### CONSIGNES DE L'EXERCICE
1. Traduisez en anglais la phrase suivante de la discussion sur la configuration de SFR dans Mail : « Etant relativement novice sous Mac, j'ai eu quelques ratés au paramétrage de Mail. »
2. D'après la discussion sur la configuration de SFR dans Mail, pourquoi est-il conseillé d'utiliser IMAP plutôt que POP ? Répondez en une à trois phrases.
3. Rédigez la suite de la discussion sur la configuration de SFR dans Mail, à partir du dernier message.

======== TEXTE PRÉSENTÉ

# Configurer SFR sur Mail



## POPCORN (16 Mai 2009)

Bonjour,

Je suis un ancien client télé2 qui a dû migrer sur SFR.
J'ai un problème : je n'arrive pas à configurer mon adresse email SFR avec Mail, uniquement pour le serveur POP de réception.
Pour le serveur d'envoi : ça marche.
Les explications de SFR sont pleines d'imprécisions...
Je vous remercie de votre aide,
Jean-Luc


----------



## ganou4 (17 Mai 2009)

bonjour,

tu peux essayer avec ça http://assistance-neufbox.sfr.fr/sfr/messagerie/messagerie/fichetech.do?id=50682&type=RichDataSheet
Mais toutefois il semblerait qu'il y est des problèmes avec SFR en ce moment mais à vérifier.


----------



## ntx (17 Mai 2009)

Vérifie les paramètres d'authentification : est ce qu'ils sont demandés par SFR ? Est ce qu'ils sont remplis ?


----------



## POPCORN (17 Mai 2009)

Je te remercie pour le lien, mais j'ai fait et refait sans succès.
Pour l'emission sur Mail pas de problème ça fonctionne.
Ca fait 2 mois que j'essaye ça commence à me gonfler !
Je vais les appeler, mais si leur hot line est aussi efficace....


----------



## SirEguam (17 Mai 2009)

Bonjour,
Je suis un ancien client Neuf, j'utilise donc encore le serveur de Neuf pour la réception alors que les anciens clients télé2 sont migrés vers SFR.
Etant relativement novice sous Mac, j'ai eu quelques ratés au paramétrage de Mail.
Par contre, je te conseille d'utiliser IMAP plutôt que POP car il permet de créer des dossiers pour ranger ses messages sur le serveur et de conserver sue le serveur les messages de la boîte de réception, ce qui est pratique pour les retrouver depuis le webmail.

Voici les points qu'il faut impérativement vérifier pour la configuration de mail :
- le nom d'utilisateur doit être de la forme "monadresse@sfr.fr" (dans l'onglet "Informations du compte" de l'écran "Comptes" des "Préférences")
- le serveur imap doit être "imap.sfr.fr" (dans mon cas "imap.neuf.fr en tant qu'ancien client 9)
- il faut vérifier que l'option cryptage ssl n'est pas cochée (dans l'onglet "Avancé" de l'écran "Comptes" des "Préférences") et que le port est bien 143.
Voila, j'espère que ça pourra t'aider.


----------



## POPCORN (18 Mai 2009)

Bonjour,
Je te remercie de ta réponse, j'ai essayé, pareil....
L'assistance technique de SFR, le gars est sympa, mais il n'y arrive pas plus que moi, changement de mot de passe, examen de tout ce qui peut merder, rien.
Finalement, il me dit que mail c'est pas terrible, chargez "thunderbird", je fais, résultat : ça marche pas non plus, grrrr !
Avec télé2 ça marchait impec !!!
Et maintenant que vais-je faire... ben je sais pas.

================
======== MATÉRIEL FOURNI

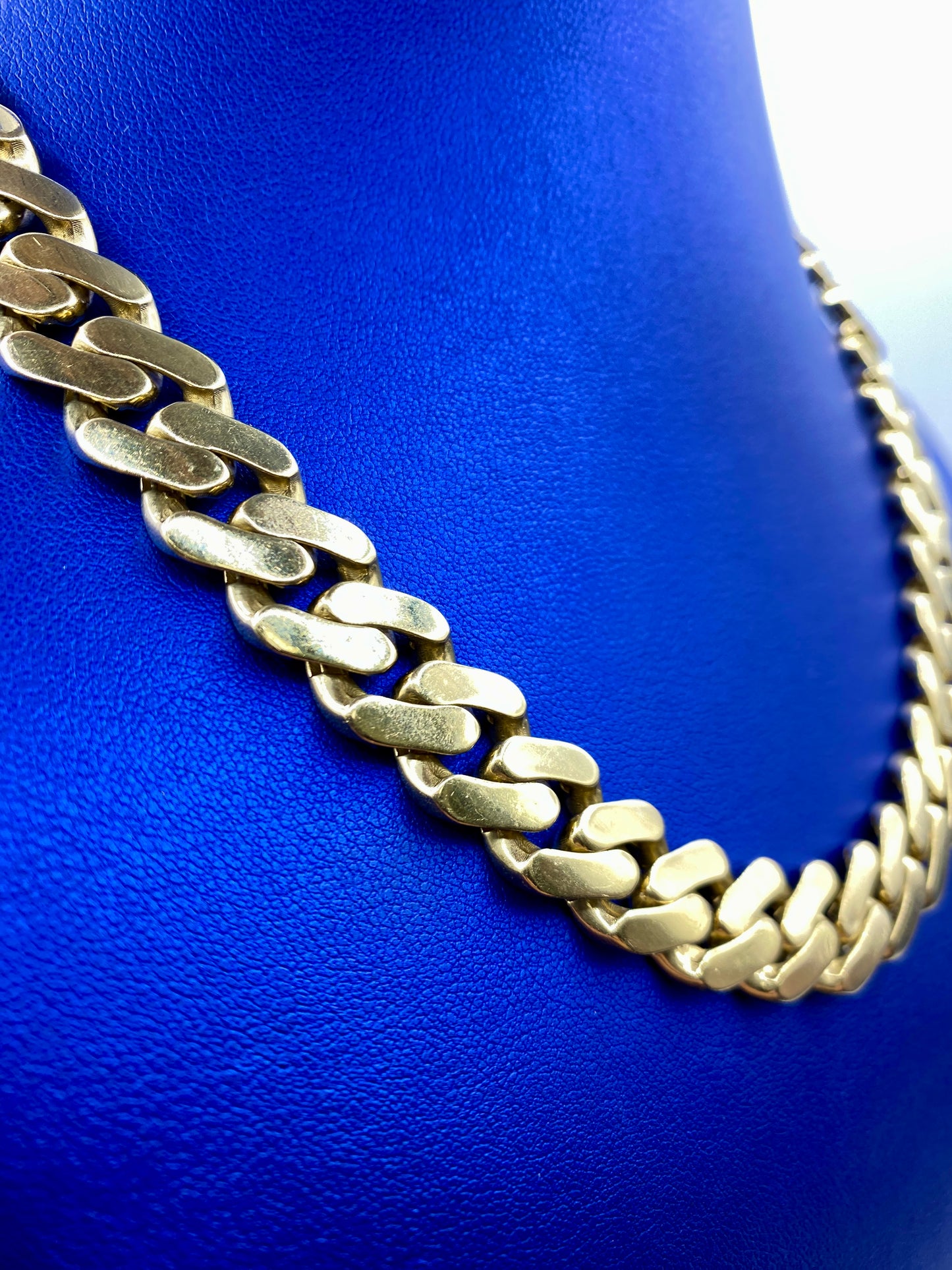 14k Gold 13.3mm Miami Cuban Link Chain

================

### LISTE DES RÉPONSES
1. Being relatively new to the Mac, I had a few mishaps setting up Mail.

2. IMAP permet de créer des dossiers pour ranger ses messages sur le serveur. Il permet aussi de conserver sur le serveur les messages de la boîte de réception, ce qui est pratique pour les retrouver depuis le webmail.

3.
Jean-Luc


----------



## ntx (18 Mai 2009)

Ce n'est pas un problème de logiciel (et Mail est très bien, je pense que ton interlocuteur ne sait même pas quoi il s'agit) c'est un problème de paramétrage et de FAI qui ne te donne pas toutes les informations.
Ceci dit tu as deux solutions :
1/ tu menaces de résilier ton abonnement s'ils ne sont pas capables de te dire comment accéder à ton mail
2/ tu ouvres un compte chez un autre fournisseur; c'est ce que j'ai fait en me disant qu'il valait mieux décoreller service de messagerie et FAI, vu que ton FAI tu risques de le quitter un jour.


----------



## POPCORN (24 Mai 2009)

Bonjour,
Ca y est, Mail recoit mes emails.
Il y a une manip non indiquée par la hot line :
Dans la messagerie SFR, aller dans boite de réception
Param^tres
Email
Transfert et POP3
Cocher le protocole POP des messages
Mote de passe POP
Confirmation
valider

Retourner dans Mail et voilà,
Jean-Luc


----------



## POPCORN (6 Juin 2009)

Bien, SFR, ça a marché 15 jours, et depuis hier je ne peux à nouveau plus lire mes messages depuis Mail.
Je n'ai rien modifié, crac, c'est venu d'un coup " avant d'être mort, il était bien vivant"
A suivre,
Jean-Luc


----------



## alberto o (18 Juin 2009)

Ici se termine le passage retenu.